Momen Kontroversial Usai Peluit Akhir
Menit ke-94, wasit Clement Turkin meniup peluit akhir pertandingan. Saat para pemain Argentina bersorak-sorai merayakan tiket ke final, Lo Celso terlihat berlari ke arah tribun penggemar dengan sebuah spanduk berwarna biru dan putih bertuliskan pesan dukungan untuk wilayah sengketa di Amerika Selatan. Aksi tersebut terekam jelas oleh kamera-kamera yang tersebar di seluruh dunia.
Penguasaan bola Argentina dalam pertandingan tersebut mencapai 58 persen, jauh melampaui Inggris yang hanya mampu mencatatkan 42 persen. Lo Celso sendiri bermain selama 89 menit penuh sebelum ditarik keluar. Ia mencatatkan 67 umpan sukses dari total 73 percobaan, dengan akurasi passing mencapai 91,8 persen. Statistik ini menunjukkan peran sentralnya di lini tengah tim asuhan Lionel Scaloni.
Reaksi FIFA dan Komite Organising
FIFA segera mengeluarkan pernyataan resmi mengecam aksi tersebut. Dalam keterangannya, badan pengatur sepak bola dunia itu menegaskan bahwa podium penghargaan dan momen-momen perayaan bukan tempat untuk menyampaikan pesan politik.

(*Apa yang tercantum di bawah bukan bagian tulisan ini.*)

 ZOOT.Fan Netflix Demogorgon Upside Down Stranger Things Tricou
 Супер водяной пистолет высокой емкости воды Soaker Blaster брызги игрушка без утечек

Keputusan untuk membuka investigasi terhadap Lo Celso dan Asosiasi Sepak Bola Argentina (AFA) telah diambil.
Juru bicara FIFA menyatakan bahwa setiap bentuk ekspresi politik di luar konteks yang diizinkan akan ditindaklanjuti sesuai regulasi yang berlaku. Lo Celso berisiko menghadapi skorsing dan denda finansial yang tidak sedikit jika terbukti melanggar aturan kampanye dan promosi.
Dukungan dari Komunitas Argentina
Di sisi lain, ribuan fans Argentina yang hadir di stadion memberikan apresiasi terhadap aksi Lo Celso. Bagi sebagian masyarakat Argentina, spanduk yang dibawa gelandang Tottenham Hotspur itu menyuarakan aspirasi yang selama ini terpendam. Namun, kritikus berpendapat bahwa panggung Piala Dunia bukanlah forum yang tepat untuk menyampaikan pesan politik.
Argentina sendiri lolos ke final setelah menang tipis 2-1 atas Inggris. Gol-gol mereka dicetak oleh Julian Alvarez di menit ke-34 dan Angel Di Maria di menit ke-67. Inggris memperkecil ketertinggalan melalui gol Cole Palmer di menit ke-81. Statistik shots on target menunjukkan Argentina melepaskan 7 tendangan ke gawang lawan, sementara Inggris hanya 4 kali menembak akurat.
Argentina akan menghadapi pemenang antara Brasil dan Jerman di final yang dijadwalkan berlangsung di Los Angeles. Waktu yang tersisa bagi Lo Celso untuk mempersiapkan diri menghadapi kemungkinan sanksi dari FIFA menjadi perhatian tersendiri bagi skuad Albiceleste.